5.541 0.1578 12.02 5.854 -13.88 6.12 7.144 -18.24 5.024 -1..
-6.993 7.03 2.669 1.506 -2.313 0.1852 -0.3844 1.582 1.081 -1..
..
The predicted digit of the model is the column with the largest weight for each row:
q){x?max x}each evaluate(m; d`X)
7 2 1 0 4 1 4 9 6 9 0 6 9 0 1 5 9 7 3 4 9 6 6 5 4 0 7 4 0 1 3 1 3 6 7 2 7 1 2..
q)avg d.Y={x?max x}each evaluate(m; d`X)
0.9238
q)string[100*avg d.Y={x?max x}each evaluate(m; d`X)],"% test accuracy"
"92.38% test accuracy"
The single linear layer model usually achieves about 92% accuracy after 20 epochs, closer to 92.5% with 100 epochs. Run time on a 12-core i7 CPU is under 2 seconds.
Linear layers¶
The linear.q scripts creates a model of 2 linear layers with a relu activation function in between.
Model¶
The training images are treated as a list of 784 pixels and passed through each linear layer and the activation function.
input: 100 x 784
first linear layer: 100 x 784 x 784 x 800 -> 100 x 800
relu: 100 x 800
linear: 100 x 800 x 800 x 10 -> 100 x 10
q)q:module seq(`sequential; (`linear;784;800); `relu; (`linear;800;10))
q)-2 str q;
torch::nn::Sequential(
(0): torch::nn::Linear(in_features=784, out_features=800, bias=true)
(1): torch::nn::ReLU()
(2): torch::nn::Linear(in_features=800, out_features=10, bias=true)
)
q)elements q
636010
Training¶
This model has 636,010 trainable parameters and usually converges to around 98.5% accuracy on the test dataset. The output is the same shape and type as in the single linear model in the logit.q script, but the depth and large increase in parameters makes for a better predictor:
> q examples/mnist/linear.q
KDB+ 4.0 2021.07.12 Copyright (C) 1993-2021 Kx Systems
l64/ 12(16)core 64033MB
1. loss: 0.269020 test: 0.1316 accuracy: 96.16%
2. loss: 0.127664 test: 0.1177 accuracy: 96.28%
3. loss: 0.094828 test: 0.1350 accuracy: 95.54%
4. loss: 0.081220 test: 0.0955 accuracy: 97.19%
5. loss: 0.068084 test: 0.1122 accuracy: 96.54%
..
45. loss: 0.000066 test: 0.0835 accuracy: 98.53%
46. loss: 0.000066 test: 0.0836 accuracy: 98.56%
47. loss: 0.000061 test: 0.0839 accuracy: 98.55%
48. loss: 0.000060 test: 0.0841 accuracy: 98.55%
49. loss: 0.000059 test: 0.0843 accuracy: 98.54%
50. loss: 0.000058 test: 0.0845 accuracy: 98.55%
9289 4195504
Run time on a NVIDIA GeForce GTX 1080 Ti GPU is around 10 seconds, closer to 30 seconds on a 12-core i7 CPU.
Convolutional model¶
The conv.q script builds a sequential model with two convolutional layers and a final set of two linear modules and a relu activation function in between.
Model¶
This model uses the training images as rectangles of 28 x 28 pixels, with the convolutions capturing more spatial information then the linear models in the logit.q and linear.q scripts.

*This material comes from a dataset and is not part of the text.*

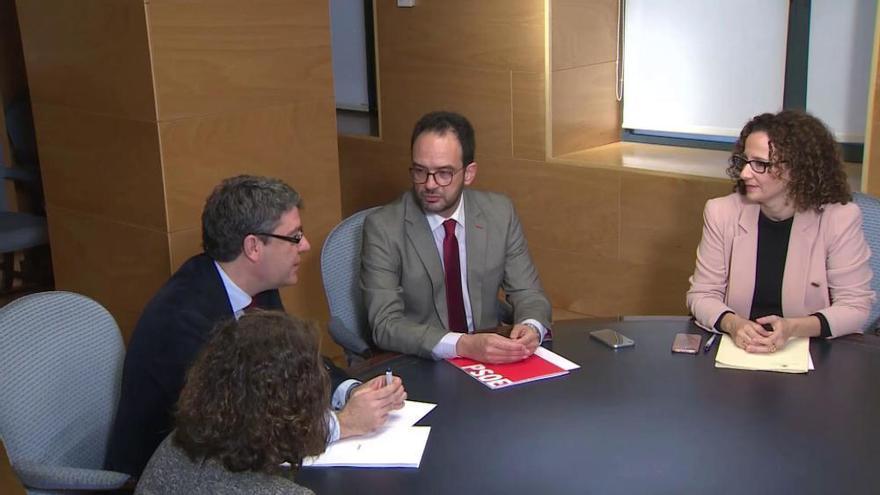 Gobierno y PSOE acuerdan prohibir los cortes de luz a hogares vulnerables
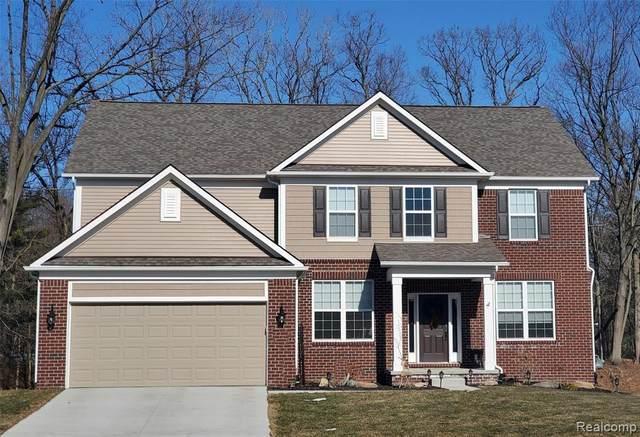 698 Arlington Drive, Saline, MI 48176 (#2200013278) :: GK Real Estate Team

q)q:(`sequential; (`conv2d; 1;20;5); `relu; `drop; (`maxpool2d;2))
q)q,: ((`conv2d;20;50;5); `relu; `drop; (`maxpool2d;2); `flatten)
q)q,: ((`linear;800;500); `relu; `drop; (`linear;500;10))
q)q:seq q /enlist all but 1st
q)q
`sequential
,(`conv2d;1;20;5)
,`relu
,`drop
,(`maxpool2d;2)
,(`conv2d;20;50;5)
,`relu
,`drop
,(`maxpool2d;2)
,`flatten
,(`linear;800;500)
,`relu
,`drop
,(`linear;500;10)
The PyTorch’s representation of the model:
q)-2 str q;
torch::nn::Sequential(
(0): torch::nn::Conv2d(1, 20, kernel_size=[5, 5], stride=[1, 1])
(1): torch::nn::ReLU()
(2): torch::nn::Dropout(p=0.5, inplace=false)
(3): torch::nn::MaxPool2d(kernel_size=2, stride=2, padding=0, dilation=1)
(4): torch::nn::Conv2d(20, 50, kernel_size=[5, 5], stride=[1, 1])
(5): torch::nn::ReLU()
(6): torch::nn::Dropout(p=0.5, inplace=false)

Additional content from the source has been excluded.